• _REQUIRED TASK A_: Reproduce the records without changes, from the line with "What is the" up to and including the final line of the records.

• _SOURCE DOCUMENT_:
......
The first decade after signing the Decree “On Formation of Autonomy of the Kirghiz (Kazakh) SSR” in 1920 was extremely rich with art events. Art studios were created in the cities of Kazakhstan, the exhibitions of the local and coming artists who were attracted by nature, culture and the idea to build a new life, were conducted. (21) In 1920-22 in Alma-Ata (Verny was renamed Alma-Ata in 1921) the industrial workshop was opened with A.S.Ponomarev as its head, who in 1917 graduated from the Baron Shtiglits Petrograd School of Technical Drawings. (22) The art studio of the graduate of the Kazan art school N.V.Кrutilnikov was working in Semipalatinsk, where the artist Davydov, the graduate of the Moscow Stroganov School, gave lessons on drawing. In 1926 а 1st Kazakhstan art exhibition was organized in Kzyl -Orda, the capital of Kazakhstan at that time, in which Khludov, Bostrem, Krutilnikov and other artists participated. The native of Verny G.A.Brylov, after graduating in 1927 from the Academy of Arts in Leningrad, returned to Almaty and participated actively in creative construction. He wrote the theoretical works “The Techniques of Drawing. General Provisions of Psychophysical Method”, “Study of Drawing and Painting With the Use of Psychophysical Method. The 1922 Free Art Circle” and issued an album on color. (23) But the most significant event of the decade has become the 1st traveling art exhibition initiated by N. Krutilnikov. (24) The exhibition was formed in Semipalatinsk, from which it, by a caravan of camels and horses, moved to Leninogorsk, Karsakpai and further to Petropavlovsk, where a 15-year-old Aubakir Ismailov joined to it with his drawings. The exhibition was festively ended in the capital of Kyzyl-Orda and was devoted to the 7th Congress of the Council of the Kazakh SSR. Almost on the whole route the exhibition was held at the artists’ expense and was transferred to the state budget only when in Petropavlovsk the salutary telegram was received from A.Lunacharsky.
......
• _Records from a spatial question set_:
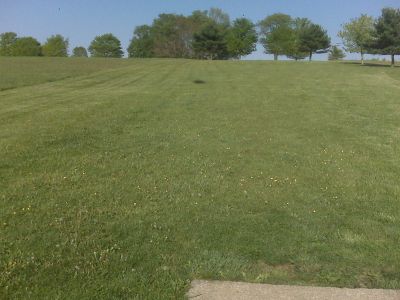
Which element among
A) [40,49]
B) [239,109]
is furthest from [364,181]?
[40,49]

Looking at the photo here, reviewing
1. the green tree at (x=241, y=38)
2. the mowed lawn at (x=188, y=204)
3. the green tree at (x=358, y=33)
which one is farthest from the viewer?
the green tree at (x=241, y=38)

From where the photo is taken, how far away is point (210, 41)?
89250 millimetres

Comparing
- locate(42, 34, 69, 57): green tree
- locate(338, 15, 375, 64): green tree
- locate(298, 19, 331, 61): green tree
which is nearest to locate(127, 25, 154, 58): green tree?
locate(42, 34, 69, 57): green tree

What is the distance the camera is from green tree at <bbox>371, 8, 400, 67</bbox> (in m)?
49.6

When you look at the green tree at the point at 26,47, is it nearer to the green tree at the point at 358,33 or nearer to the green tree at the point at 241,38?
the green tree at the point at 241,38

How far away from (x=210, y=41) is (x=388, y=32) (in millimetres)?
43800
......
• _REQUIRED TASK B_:
Answer these questions using the passage on early art in Kazakhstan.
(i) In what year was Verny renamed Alma-Ata?
(ii) Who initiated the 1st traveling art exhibition?
(iii) In which city was the 1st Kazakhstan art exhibition organized in 1926?

• _EXERCISE SOLUTION A_:
What is the distance the camera is from green tree at <bbox>371, 8, 400, 67</bbox> (in m)?
49.6

When you look at the green tree at the point at 26,47, is it nearer to the green tree at the point at 358,33 or nearer to the green tree at the point at 241,38?
the green tree at the point at 241,38

How far away from (x=210, y=41) is (x=388, y=32) (in millimetres)?
43800

• _EXERCISE SOLUTION B_:
(i) 1921
(ii) N. Krutilnikov
(iii) Kzyl-Orda